Why a 31-Year-Old Yale Grad Gave Up a $95,000 Job to Scoop Ice Cream in the Caribbean
“I wasn’t living in the moment; I was living for some indeterminate moment in the future when I’d saved enough money and vacation days to take a trip somewhere. If you’re constantly thinking you need a vacation, maybe what you really need is a new life.”
“Seeing old colleagues and acquaintances building successful careers can make me second-guess my choices. One of my friends from college started a little website called Pinterest. Another just won an Emmy for a hit television show she created.”
“But I have an island. I live in a charmingly ramshackle one-bedroom apartment on a hillside overlooking the sea […] Perhaps there was something indulgent and Peter Pan-ish about this new lifestyle.
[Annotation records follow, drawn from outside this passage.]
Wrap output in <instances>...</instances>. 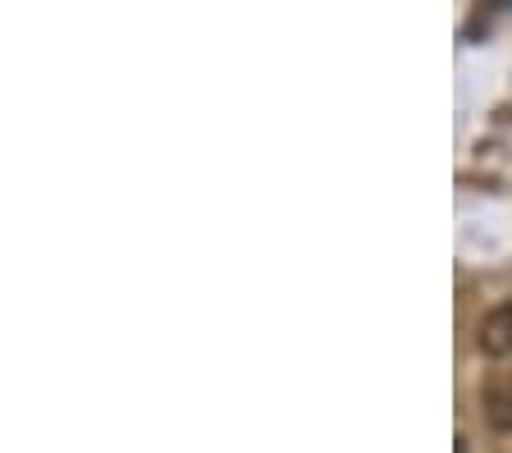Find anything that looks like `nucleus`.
I'll return each mask as SVG.
<instances>
[{"instance_id":"obj_1","label":"nucleus","mask_w":512,"mask_h":453,"mask_svg":"<svg viewBox=\"0 0 512 453\" xmlns=\"http://www.w3.org/2000/svg\"><path fill=\"white\" fill-rule=\"evenodd\" d=\"M476 344H480V353L485 357H508L512 353V298L499 302V307L480 321Z\"/></svg>"},{"instance_id":"obj_2","label":"nucleus","mask_w":512,"mask_h":453,"mask_svg":"<svg viewBox=\"0 0 512 453\" xmlns=\"http://www.w3.org/2000/svg\"><path fill=\"white\" fill-rule=\"evenodd\" d=\"M485 412H490V421L499 431H512V376L508 371L490 376V385H485Z\"/></svg>"},{"instance_id":"obj_3","label":"nucleus","mask_w":512,"mask_h":453,"mask_svg":"<svg viewBox=\"0 0 512 453\" xmlns=\"http://www.w3.org/2000/svg\"><path fill=\"white\" fill-rule=\"evenodd\" d=\"M458 453H467V444H462V440H458Z\"/></svg>"}]
</instances>
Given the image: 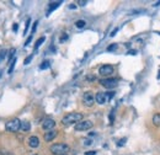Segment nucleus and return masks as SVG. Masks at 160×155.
Here are the masks:
<instances>
[{"label": "nucleus", "instance_id": "f257e3e1", "mask_svg": "<svg viewBox=\"0 0 160 155\" xmlns=\"http://www.w3.org/2000/svg\"><path fill=\"white\" fill-rule=\"evenodd\" d=\"M83 121V113H79V112H70V113L65 115L63 118H62V123L69 126L73 123H78Z\"/></svg>", "mask_w": 160, "mask_h": 155}, {"label": "nucleus", "instance_id": "f03ea898", "mask_svg": "<svg viewBox=\"0 0 160 155\" xmlns=\"http://www.w3.org/2000/svg\"><path fill=\"white\" fill-rule=\"evenodd\" d=\"M50 150L52 154L54 155H62V154H67L69 151V145L64 144V143H57V144H53Z\"/></svg>", "mask_w": 160, "mask_h": 155}, {"label": "nucleus", "instance_id": "7ed1b4c3", "mask_svg": "<svg viewBox=\"0 0 160 155\" xmlns=\"http://www.w3.org/2000/svg\"><path fill=\"white\" fill-rule=\"evenodd\" d=\"M20 126H21V121L19 118H12L10 121H8L5 123V129L8 132H12L15 133L20 129Z\"/></svg>", "mask_w": 160, "mask_h": 155}, {"label": "nucleus", "instance_id": "20e7f679", "mask_svg": "<svg viewBox=\"0 0 160 155\" xmlns=\"http://www.w3.org/2000/svg\"><path fill=\"white\" fill-rule=\"evenodd\" d=\"M83 102H84L85 106L88 107H91L94 102H95V96L93 93H90V91H86V93L83 95Z\"/></svg>", "mask_w": 160, "mask_h": 155}, {"label": "nucleus", "instance_id": "39448f33", "mask_svg": "<svg viewBox=\"0 0 160 155\" xmlns=\"http://www.w3.org/2000/svg\"><path fill=\"white\" fill-rule=\"evenodd\" d=\"M100 84L106 89H115L117 86V80L112 78H106V79H101Z\"/></svg>", "mask_w": 160, "mask_h": 155}, {"label": "nucleus", "instance_id": "423d86ee", "mask_svg": "<svg viewBox=\"0 0 160 155\" xmlns=\"http://www.w3.org/2000/svg\"><path fill=\"white\" fill-rule=\"evenodd\" d=\"M93 128L91 121H80L75 124V131H88Z\"/></svg>", "mask_w": 160, "mask_h": 155}, {"label": "nucleus", "instance_id": "0eeeda50", "mask_svg": "<svg viewBox=\"0 0 160 155\" xmlns=\"http://www.w3.org/2000/svg\"><path fill=\"white\" fill-rule=\"evenodd\" d=\"M55 127V121L52 118H46L43 119V122H42V128L44 131H53V128Z\"/></svg>", "mask_w": 160, "mask_h": 155}, {"label": "nucleus", "instance_id": "6e6552de", "mask_svg": "<svg viewBox=\"0 0 160 155\" xmlns=\"http://www.w3.org/2000/svg\"><path fill=\"white\" fill-rule=\"evenodd\" d=\"M99 73H100V75H102V76H108V75H111V74H113V67L110 65V64H105V65H102V67L99 69Z\"/></svg>", "mask_w": 160, "mask_h": 155}, {"label": "nucleus", "instance_id": "1a4fd4ad", "mask_svg": "<svg viewBox=\"0 0 160 155\" xmlns=\"http://www.w3.org/2000/svg\"><path fill=\"white\" fill-rule=\"evenodd\" d=\"M95 101L99 103V105H103L107 102V97H106V94L105 93H97L95 95Z\"/></svg>", "mask_w": 160, "mask_h": 155}, {"label": "nucleus", "instance_id": "9d476101", "mask_svg": "<svg viewBox=\"0 0 160 155\" xmlns=\"http://www.w3.org/2000/svg\"><path fill=\"white\" fill-rule=\"evenodd\" d=\"M57 134H58V132L57 131H48L47 133H44V140L46 142H52V140L57 137Z\"/></svg>", "mask_w": 160, "mask_h": 155}, {"label": "nucleus", "instance_id": "9b49d317", "mask_svg": "<svg viewBox=\"0 0 160 155\" xmlns=\"http://www.w3.org/2000/svg\"><path fill=\"white\" fill-rule=\"evenodd\" d=\"M29 145L31 148H38L39 145V139L36 137V136H32L29 138Z\"/></svg>", "mask_w": 160, "mask_h": 155}, {"label": "nucleus", "instance_id": "f8f14e48", "mask_svg": "<svg viewBox=\"0 0 160 155\" xmlns=\"http://www.w3.org/2000/svg\"><path fill=\"white\" fill-rule=\"evenodd\" d=\"M151 122L155 127H160V112L159 113H155L151 118Z\"/></svg>", "mask_w": 160, "mask_h": 155}, {"label": "nucleus", "instance_id": "ddd939ff", "mask_svg": "<svg viewBox=\"0 0 160 155\" xmlns=\"http://www.w3.org/2000/svg\"><path fill=\"white\" fill-rule=\"evenodd\" d=\"M20 129L24 131V132H29V131L31 129V124H30L29 122L24 121V122H21V126H20Z\"/></svg>", "mask_w": 160, "mask_h": 155}, {"label": "nucleus", "instance_id": "4468645a", "mask_svg": "<svg viewBox=\"0 0 160 155\" xmlns=\"http://www.w3.org/2000/svg\"><path fill=\"white\" fill-rule=\"evenodd\" d=\"M60 4H62L60 1H57V3H51V4H50V9H48V12H47V14H50V12H51V11H53L54 9H57Z\"/></svg>", "mask_w": 160, "mask_h": 155}, {"label": "nucleus", "instance_id": "2eb2a0df", "mask_svg": "<svg viewBox=\"0 0 160 155\" xmlns=\"http://www.w3.org/2000/svg\"><path fill=\"white\" fill-rule=\"evenodd\" d=\"M85 25H86V22H85L84 20H78L75 22V26L78 27V29H83V27H85Z\"/></svg>", "mask_w": 160, "mask_h": 155}, {"label": "nucleus", "instance_id": "dca6fc26", "mask_svg": "<svg viewBox=\"0 0 160 155\" xmlns=\"http://www.w3.org/2000/svg\"><path fill=\"white\" fill-rule=\"evenodd\" d=\"M44 39H46V37H44V36H43V37H41V38H38V41L36 42V44H34V49H38V48H39V46L44 42Z\"/></svg>", "mask_w": 160, "mask_h": 155}, {"label": "nucleus", "instance_id": "f3484780", "mask_svg": "<svg viewBox=\"0 0 160 155\" xmlns=\"http://www.w3.org/2000/svg\"><path fill=\"white\" fill-rule=\"evenodd\" d=\"M15 63H16V58H14V60H11V62H10V68H9V70H8V73H9V74H11V73H12L14 68H15Z\"/></svg>", "mask_w": 160, "mask_h": 155}, {"label": "nucleus", "instance_id": "a211bd4d", "mask_svg": "<svg viewBox=\"0 0 160 155\" xmlns=\"http://www.w3.org/2000/svg\"><path fill=\"white\" fill-rule=\"evenodd\" d=\"M117 48H118V46H117L116 43H113V44H111V46L107 47V51H108V52H112V51H116Z\"/></svg>", "mask_w": 160, "mask_h": 155}, {"label": "nucleus", "instance_id": "6ab92c4d", "mask_svg": "<svg viewBox=\"0 0 160 155\" xmlns=\"http://www.w3.org/2000/svg\"><path fill=\"white\" fill-rule=\"evenodd\" d=\"M15 52H16V49H15V48H11L10 51H9V60H11V59H12V57H14V54H15Z\"/></svg>", "mask_w": 160, "mask_h": 155}, {"label": "nucleus", "instance_id": "aec40b11", "mask_svg": "<svg viewBox=\"0 0 160 155\" xmlns=\"http://www.w3.org/2000/svg\"><path fill=\"white\" fill-rule=\"evenodd\" d=\"M32 58H33V54H31V55H29V57H27L26 59H25V62H24V64H30V62L32 60Z\"/></svg>", "mask_w": 160, "mask_h": 155}, {"label": "nucleus", "instance_id": "412c9836", "mask_svg": "<svg viewBox=\"0 0 160 155\" xmlns=\"http://www.w3.org/2000/svg\"><path fill=\"white\" fill-rule=\"evenodd\" d=\"M48 67H50V62L46 60V62H43V63H42V65H41L39 68H41V69H47Z\"/></svg>", "mask_w": 160, "mask_h": 155}, {"label": "nucleus", "instance_id": "4be33fe9", "mask_svg": "<svg viewBox=\"0 0 160 155\" xmlns=\"http://www.w3.org/2000/svg\"><path fill=\"white\" fill-rule=\"evenodd\" d=\"M126 140H127L126 138H122L121 140H118V143H117V145H118V146H122V145H124V143H126Z\"/></svg>", "mask_w": 160, "mask_h": 155}, {"label": "nucleus", "instance_id": "5701e85b", "mask_svg": "<svg viewBox=\"0 0 160 155\" xmlns=\"http://www.w3.org/2000/svg\"><path fill=\"white\" fill-rule=\"evenodd\" d=\"M5 54H6V51L5 49H1V51H0V60H3L5 58Z\"/></svg>", "mask_w": 160, "mask_h": 155}, {"label": "nucleus", "instance_id": "b1692460", "mask_svg": "<svg viewBox=\"0 0 160 155\" xmlns=\"http://www.w3.org/2000/svg\"><path fill=\"white\" fill-rule=\"evenodd\" d=\"M30 22H31V19H27V21H26V26H25V32H24V33H26V32H27V30H29Z\"/></svg>", "mask_w": 160, "mask_h": 155}, {"label": "nucleus", "instance_id": "393cba45", "mask_svg": "<svg viewBox=\"0 0 160 155\" xmlns=\"http://www.w3.org/2000/svg\"><path fill=\"white\" fill-rule=\"evenodd\" d=\"M37 25H38V22H37V21H34V22H33V26H32V34L34 33V32H36V29H37Z\"/></svg>", "mask_w": 160, "mask_h": 155}, {"label": "nucleus", "instance_id": "a878e982", "mask_svg": "<svg viewBox=\"0 0 160 155\" xmlns=\"http://www.w3.org/2000/svg\"><path fill=\"white\" fill-rule=\"evenodd\" d=\"M93 144V140L91 139H85L84 140V145H91Z\"/></svg>", "mask_w": 160, "mask_h": 155}, {"label": "nucleus", "instance_id": "bb28decb", "mask_svg": "<svg viewBox=\"0 0 160 155\" xmlns=\"http://www.w3.org/2000/svg\"><path fill=\"white\" fill-rule=\"evenodd\" d=\"M128 54L134 55V54H137V51H136V49H129V51H128Z\"/></svg>", "mask_w": 160, "mask_h": 155}, {"label": "nucleus", "instance_id": "cd10ccee", "mask_svg": "<svg viewBox=\"0 0 160 155\" xmlns=\"http://www.w3.org/2000/svg\"><path fill=\"white\" fill-rule=\"evenodd\" d=\"M63 34H64V36H62V37H60V42H64V41H67V39H68V36H67V34H65V33H63Z\"/></svg>", "mask_w": 160, "mask_h": 155}, {"label": "nucleus", "instance_id": "c85d7f7f", "mask_svg": "<svg viewBox=\"0 0 160 155\" xmlns=\"http://www.w3.org/2000/svg\"><path fill=\"white\" fill-rule=\"evenodd\" d=\"M95 154H96L95 150H90V151H86V153H85V155H95Z\"/></svg>", "mask_w": 160, "mask_h": 155}, {"label": "nucleus", "instance_id": "c756f323", "mask_svg": "<svg viewBox=\"0 0 160 155\" xmlns=\"http://www.w3.org/2000/svg\"><path fill=\"white\" fill-rule=\"evenodd\" d=\"M86 3H88V1H85V0H84V1H83V0H80V1H78V4H79L80 6H84V5H86Z\"/></svg>", "mask_w": 160, "mask_h": 155}, {"label": "nucleus", "instance_id": "7c9ffc66", "mask_svg": "<svg viewBox=\"0 0 160 155\" xmlns=\"http://www.w3.org/2000/svg\"><path fill=\"white\" fill-rule=\"evenodd\" d=\"M117 31H118V29H115V30H113L112 32H111V34H110V36H111V37H113V36H115V34L117 33Z\"/></svg>", "mask_w": 160, "mask_h": 155}, {"label": "nucleus", "instance_id": "2f4dec72", "mask_svg": "<svg viewBox=\"0 0 160 155\" xmlns=\"http://www.w3.org/2000/svg\"><path fill=\"white\" fill-rule=\"evenodd\" d=\"M17 29H19V25H17V24H14V26H12V30L16 32V31H17Z\"/></svg>", "mask_w": 160, "mask_h": 155}, {"label": "nucleus", "instance_id": "473e14b6", "mask_svg": "<svg viewBox=\"0 0 160 155\" xmlns=\"http://www.w3.org/2000/svg\"><path fill=\"white\" fill-rule=\"evenodd\" d=\"M31 39H32V36H31V37H29V38H27V41L25 42V46H27V44H29L30 42H31Z\"/></svg>", "mask_w": 160, "mask_h": 155}, {"label": "nucleus", "instance_id": "72a5a7b5", "mask_svg": "<svg viewBox=\"0 0 160 155\" xmlns=\"http://www.w3.org/2000/svg\"><path fill=\"white\" fill-rule=\"evenodd\" d=\"M69 9H75V5H74V4H72L70 6H69Z\"/></svg>", "mask_w": 160, "mask_h": 155}, {"label": "nucleus", "instance_id": "f704fd0d", "mask_svg": "<svg viewBox=\"0 0 160 155\" xmlns=\"http://www.w3.org/2000/svg\"><path fill=\"white\" fill-rule=\"evenodd\" d=\"M62 155H68V154H62Z\"/></svg>", "mask_w": 160, "mask_h": 155}, {"label": "nucleus", "instance_id": "c9c22d12", "mask_svg": "<svg viewBox=\"0 0 160 155\" xmlns=\"http://www.w3.org/2000/svg\"><path fill=\"white\" fill-rule=\"evenodd\" d=\"M159 78H160V72H159Z\"/></svg>", "mask_w": 160, "mask_h": 155}, {"label": "nucleus", "instance_id": "e433bc0d", "mask_svg": "<svg viewBox=\"0 0 160 155\" xmlns=\"http://www.w3.org/2000/svg\"><path fill=\"white\" fill-rule=\"evenodd\" d=\"M33 155H37V154H33Z\"/></svg>", "mask_w": 160, "mask_h": 155}]
</instances>
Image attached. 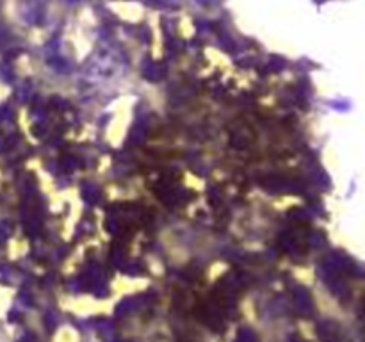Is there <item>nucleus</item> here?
<instances>
[{
  "mask_svg": "<svg viewBox=\"0 0 365 342\" xmlns=\"http://www.w3.org/2000/svg\"><path fill=\"white\" fill-rule=\"evenodd\" d=\"M20 11L25 20L34 24L41 16V2L39 0H20Z\"/></svg>",
  "mask_w": 365,
  "mask_h": 342,
  "instance_id": "nucleus-1",
  "label": "nucleus"
},
{
  "mask_svg": "<svg viewBox=\"0 0 365 342\" xmlns=\"http://www.w3.org/2000/svg\"><path fill=\"white\" fill-rule=\"evenodd\" d=\"M220 2L221 0H200V4H203V6H216Z\"/></svg>",
  "mask_w": 365,
  "mask_h": 342,
  "instance_id": "nucleus-2",
  "label": "nucleus"
}]
</instances>
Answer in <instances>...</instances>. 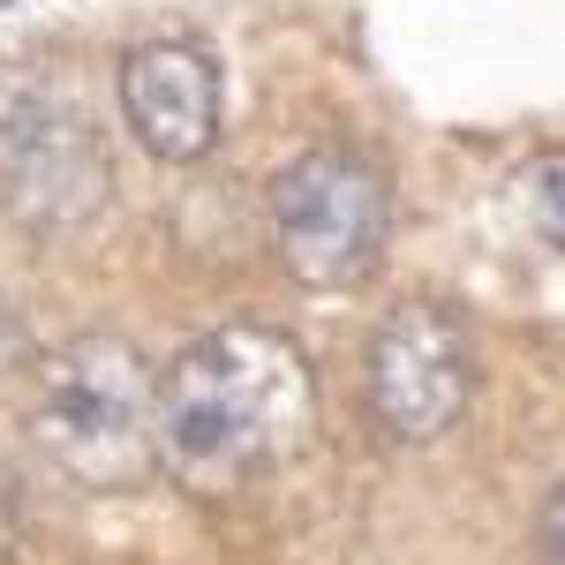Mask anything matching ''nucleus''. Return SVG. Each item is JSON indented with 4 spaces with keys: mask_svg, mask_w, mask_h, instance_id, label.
Masks as SVG:
<instances>
[{
    "mask_svg": "<svg viewBox=\"0 0 565 565\" xmlns=\"http://www.w3.org/2000/svg\"><path fill=\"white\" fill-rule=\"evenodd\" d=\"M317 392L295 340L264 324H218L159 377V468L181 490H242L302 452Z\"/></svg>",
    "mask_w": 565,
    "mask_h": 565,
    "instance_id": "obj_1",
    "label": "nucleus"
},
{
    "mask_svg": "<svg viewBox=\"0 0 565 565\" xmlns=\"http://www.w3.org/2000/svg\"><path fill=\"white\" fill-rule=\"evenodd\" d=\"M23 430L68 482L121 490L159 468V377L114 332L68 340L31 370Z\"/></svg>",
    "mask_w": 565,
    "mask_h": 565,
    "instance_id": "obj_2",
    "label": "nucleus"
},
{
    "mask_svg": "<svg viewBox=\"0 0 565 565\" xmlns=\"http://www.w3.org/2000/svg\"><path fill=\"white\" fill-rule=\"evenodd\" d=\"M392 226V181L370 151L354 143H317L271 181V242L279 264L317 287V295H348L362 287L385 257Z\"/></svg>",
    "mask_w": 565,
    "mask_h": 565,
    "instance_id": "obj_3",
    "label": "nucleus"
},
{
    "mask_svg": "<svg viewBox=\"0 0 565 565\" xmlns=\"http://www.w3.org/2000/svg\"><path fill=\"white\" fill-rule=\"evenodd\" d=\"M114 196L98 121L53 76H0V204L31 234H84Z\"/></svg>",
    "mask_w": 565,
    "mask_h": 565,
    "instance_id": "obj_4",
    "label": "nucleus"
},
{
    "mask_svg": "<svg viewBox=\"0 0 565 565\" xmlns=\"http://www.w3.org/2000/svg\"><path fill=\"white\" fill-rule=\"evenodd\" d=\"M362 385H370L377 423L399 445H437V437L468 415V399H476V348H468V332H460L452 309L399 302L370 332Z\"/></svg>",
    "mask_w": 565,
    "mask_h": 565,
    "instance_id": "obj_5",
    "label": "nucleus"
},
{
    "mask_svg": "<svg viewBox=\"0 0 565 565\" xmlns=\"http://www.w3.org/2000/svg\"><path fill=\"white\" fill-rule=\"evenodd\" d=\"M121 114L136 143L167 167H189L218 143V68L196 39H151L121 53Z\"/></svg>",
    "mask_w": 565,
    "mask_h": 565,
    "instance_id": "obj_6",
    "label": "nucleus"
},
{
    "mask_svg": "<svg viewBox=\"0 0 565 565\" xmlns=\"http://www.w3.org/2000/svg\"><path fill=\"white\" fill-rule=\"evenodd\" d=\"M521 212L535 218V234H543L551 249H565V151L535 159L521 174Z\"/></svg>",
    "mask_w": 565,
    "mask_h": 565,
    "instance_id": "obj_7",
    "label": "nucleus"
},
{
    "mask_svg": "<svg viewBox=\"0 0 565 565\" xmlns=\"http://www.w3.org/2000/svg\"><path fill=\"white\" fill-rule=\"evenodd\" d=\"M535 543H543V565H565V476L551 482V498H543V521H535Z\"/></svg>",
    "mask_w": 565,
    "mask_h": 565,
    "instance_id": "obj_8",
    "label": "nucleus"
},
{
    "mask_svg": "<svg viewBox=\"0 0 565 565\" xmlns=\"http://www.w3.org/2000/svg\"><path fill=\"white\" fill-rule=\"evenodd\" d=\"M23 354H31V317H23V309L0 295V377H8Z\"/></svg>",
    "mask_w": 565,
    "mask_h": 565,
    "instance_id": "obj_9",
    "label": "nucleus"
},
{
    "mask_svg": "<svg viewBox=\"0 0 565 565\" xmlns=\"http://www.w3.org/2000/svg\"><path fill=\"white\" fill-rule=\"evenodd\" d=\"M8 543H15V498H8V482H0V558H8Z\"/></svg>",
    "mask_w": 565,
    "mask_h": 565,
    "instance_id": "obj_10",
    "label": "nucleus"
},
{
    "mask_svg": "<svg viewBox=\"0 0 565 565\" xmlns=\"http://www.w3.org/2000/svg\"><path fill=\"white\" fill-rule=\"evenodd\" d=\"M0 8H15V0H0Z\"/></svg>",
    "mask_w": 565,
    "mask_h": 565,
    "instance_id": "obj_11",
    "label": "nucleus"
}]
</instances>
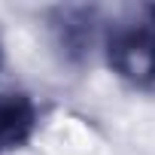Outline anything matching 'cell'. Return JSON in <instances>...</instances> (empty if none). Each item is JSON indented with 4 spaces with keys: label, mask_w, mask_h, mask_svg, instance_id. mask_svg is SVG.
I'll return each instance as SVG.
<instances>
[{
    "label": "cell",
    "mask_w": 155,
    "mask_h": 155,
    "mask_svg": "<svg viewBox=\"0 0 155 155\" xmlns=\"http://www.w3.org/2000/svg\"><path fill=\"white\" fill-rule=\"evenodd\" d=\"M37 104L21 91H0V155L21 149L37 131Z\"/></svg>",
    "instance_id": "2"
},
{
    "label": "cell",
    "mask_w": 155,
    "mask_h": 155,
    "mask_svg": "<svg viewBox=\"0 0 155 155\" xmlns=\"http://www.w3.org/2000/svg\"><path fill=\"white\" fill-rule=\"evenodd\" d=\"M110 70L134 88H155V3L131 9L104 37Z\"/></svg>",
    "instance_id": "1"
}]
</instances>
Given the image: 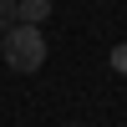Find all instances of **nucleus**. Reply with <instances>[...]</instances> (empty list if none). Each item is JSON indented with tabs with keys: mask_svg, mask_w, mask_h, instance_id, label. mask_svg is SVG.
<instances>
[{
	"mask_svg": "<svg viewBox=\"0 0 127 127\" xmlns=\"http://www.w3.org/2000/svg\"><path fill=\"white\" fill-rule=\"evenodd\" d=\"M46 15H51V0H15V20L26 26H41Z\"/></svg>",
	"mask_w": 127,
	"mask_h": 127,
	"instance_id": "2",
	"label": "nucleus"
},
{
	"mask_svg": "<svg viewBox=\"0 0 127 127\" xmlns=\"http://www.w3.org/2000/svg\"><path fill=\"white\" fill-rule=\"evenodd\" d=\"M71 127H81V122H71Z\"/></svg>",
	"mask_w": 127,
	"mask_h": 127,
	"instance_id": "5",
	"label": "nucleus"
},
{
	"mask_svg": "<svg viewBox=\"0 0 127 127\" xmlns=\"http://www.w3.org/2000/svg\"><path fill=\"white\" fill-rule=\"evenodd\" d=\"M0 56H5L10 71H41L46 66V36H41V26H26V20H15L10 31H0Z\"/></svg>",
	"mask_w": 127,
	"mask_h": 127,
	"instance_id": "1",
	"label": "nucleus"
},
{
	"mask_svg": "<svg viewBox=\"0 0 127 127\" xmlns=\"http://www.w3.org/2000/svg\"><path fill=\"white\" fill-rule=\"evenodd\" d=\"M15 26V0H0V31Z\"/></svg>",
	"mask_w": 127,
	"mask_h": 127,
	"instance_id": "3",
	"label": "nucleus"
},
{
	"mask_svg": "<svg viewBox=\"0 0 127 127\" xmlns=\"http://www.w3.org/2000/svg\"><path fill=\"white\" fill-rule=\"evenodd\" d=\"M112 71H122V76H127V41H122V46H112Z\"/></svg>",
	"mask_w": 127,
	"mask_h": 127,
	"instance_id": "4",
	"label": "nucleus"
}]
</instances>
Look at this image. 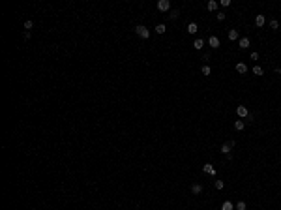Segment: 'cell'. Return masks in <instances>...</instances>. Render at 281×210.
<instances>
[{
	"label": "cell",
	"mask_w": 281,
	"mask_h": 210,
	"mask_svg": "<svg viewBox=\"0 0 281 210\" xmlns=\"http://www.w3.org/2000/svg\"><path fill=\"white\" fill-rule=\"evenodd\" d=\"M236 115L240 116V118H247V116H249V111H247L245 105H238L236 107Z\"/></svg>",
	"instance_id": "2"
},
{
	"label": "cell",
	"mask_w": 281,
	"mask_h": 210,
	"mask_svg": "<svg viewBox=\"0 0 281 210\" xmlns=\"http://www.w3.org/2000/svg\"><path fill=\"white\" fill-rule=\"evenodd\" d=\"M277 73H279V75H281V68H277Z\"/></svg>",
	"instance_id": "28"
},
{
	"label": "cell",
	"mask_w": 281,
	"mask_h": 210,
	"mask_svg": "<svg viewBox=\"0 0 281 210\" xmlns=\"http://www.w3.org/2000/svg\"><path fill=\"white\" fill-rule=\"evenodd\" d=\"M208 45L212 47V49H218L219 45H221V43H219V38L218 36H210L208 38Z\"/></svg>",
	"instance_id": "5"
},
{
	"label": "cell",
	"mask_w": 281,
	"mask_h": 210,
	"mask_svg": "<svg viewBox=\"0 0 281 210\" xmlns=\"http://www.w3.org/2000/svg\"><path fill=\"white\" fill-rule=\"evenodd\" d=\"M251 45V41H249V38H242L240 41H238V47H240V49H247V47H249Z\"/></svg>",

But the truth is, I was happier scooping mint chocolate chip for $10 an hour than I was making almost six figures at my previous corporate job.”
“Recently he visited and told me, ‘You had it right all along. I’m toward the end of my life and looking to retire to someplace like this, and now I’m too old to enjoy it.’ “
“Sometimes I think back to the question I used to be asked in job interviews: ‘Where do you see yourself in five years?’ That always seemed a depressing notion, to already know what you’d be doing five years in the future. Lately I’ve been mulling moving somewhere entirely opposite of here… Who knows where I’ll end up? And what a marvelous thing that is — not knowing.”